The Herringers started the hybrid model three years ago, and with fewer overall clients today than three years ago, their revenue is still much higher selling higher-value memberships than it was selling group class-only memberships, Sarah explained.

  • “And our client retention is better because our members get more with us than they do elsewhere,” she said.

In Vernon, BC: At Forge Valley Fitness in Vernon, BC, Bonnie and Terrence Limbert’s clients are all on hybrid memberships that range between $195 and $249 a month, and like the Herringers, their memberships also include a combination of group classes and personal training. Further, Bonnie is a nutrition coach, who charges separately for nutrition coaching. 

Not only has switching from group class memberships to hybrid memberships helped drive their overall revenue, but they have also benefited the client, as well, Bonnie explained. 

  • They allow the coach to develop a deeper relationship with the member and the member to feel more connected to the coach and the gym,” she said, adding that hybrid memberships have also improved client attendance and accountability. 

Further, hybrid memberships have helped create a more individualized fitness plan for each client, as each person’s journey is “very specific and personalized,” all the while allowing the coaches to run “more efficient classes as the clients are able to develop new skills in one-on-one settings,” Bonnie added. 

In Scottsdale, AZ: Tim Lyons, a 14-year gym owner, goes so far as to suggest the group class-only model needs to go, as it’s detrimental to long-term financial success for the small gym owner. 

  • “$165 a month is too cheap. $199 is too cheap. I think in the next three to five years there will be more (gyms) closing than opening,” said Lyons, whose cheapest monthly membership at Legacy Personal Training is $429 a month. 

A gym mentor rings in: Audrey Patterson, a mentor with Madlab Business, recommends hybrid memberships to all her gym owner clients, as it means more revenue per member and the ability to “deliver a higher-value service to the client,” as more touchpoint with the coach “fosters deeper relationships,” she explained. Ultimately, this means clients stick around longer, which saves the gym owner even more money long-term.

  • “Retaining clients costs you nothing, while attracting new clients can cost you more time, marketing, coach time and payroll costs,” she said. 

For the business, hybrid memberships create more stability long term, as more loyal, high-value clients are now on recurring memberships. 

  • “Recurring memberships are the basis of consistent revenue generation and business sustainability.

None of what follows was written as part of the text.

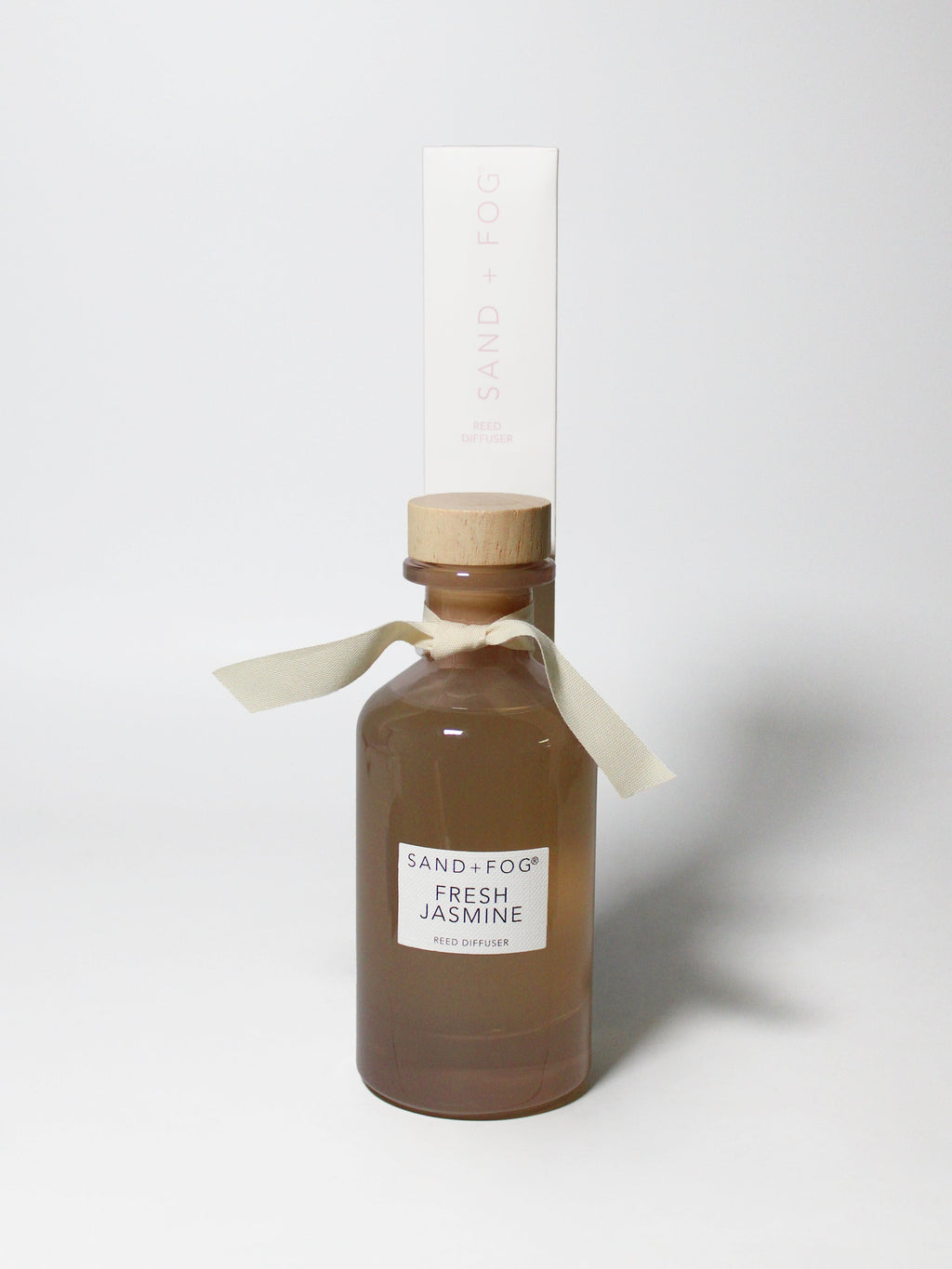 Home Elegant Aromatic Fresh Jasmine 180 ml Reed Diffuser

And if you can get your recurring memberships to include higher service via hybrid memberships then you immediately increase that revenue stability,” she added. 

The bottom line: If you’re a gym owner looking to increase average client value, overall revenue and client retention, offering more hybrid membership options could be your one-way ticket.

As PushPress owner Dan Uyemura said, most gym owners spend way too much time on trying to pick up new clients when what they really need to be successful “is in the gym already.”

So instead of pushing forward with your next marketing plan to drive new leads your way, it might be worth stepping back and revamping your group class membership model to a hybrid membership approach.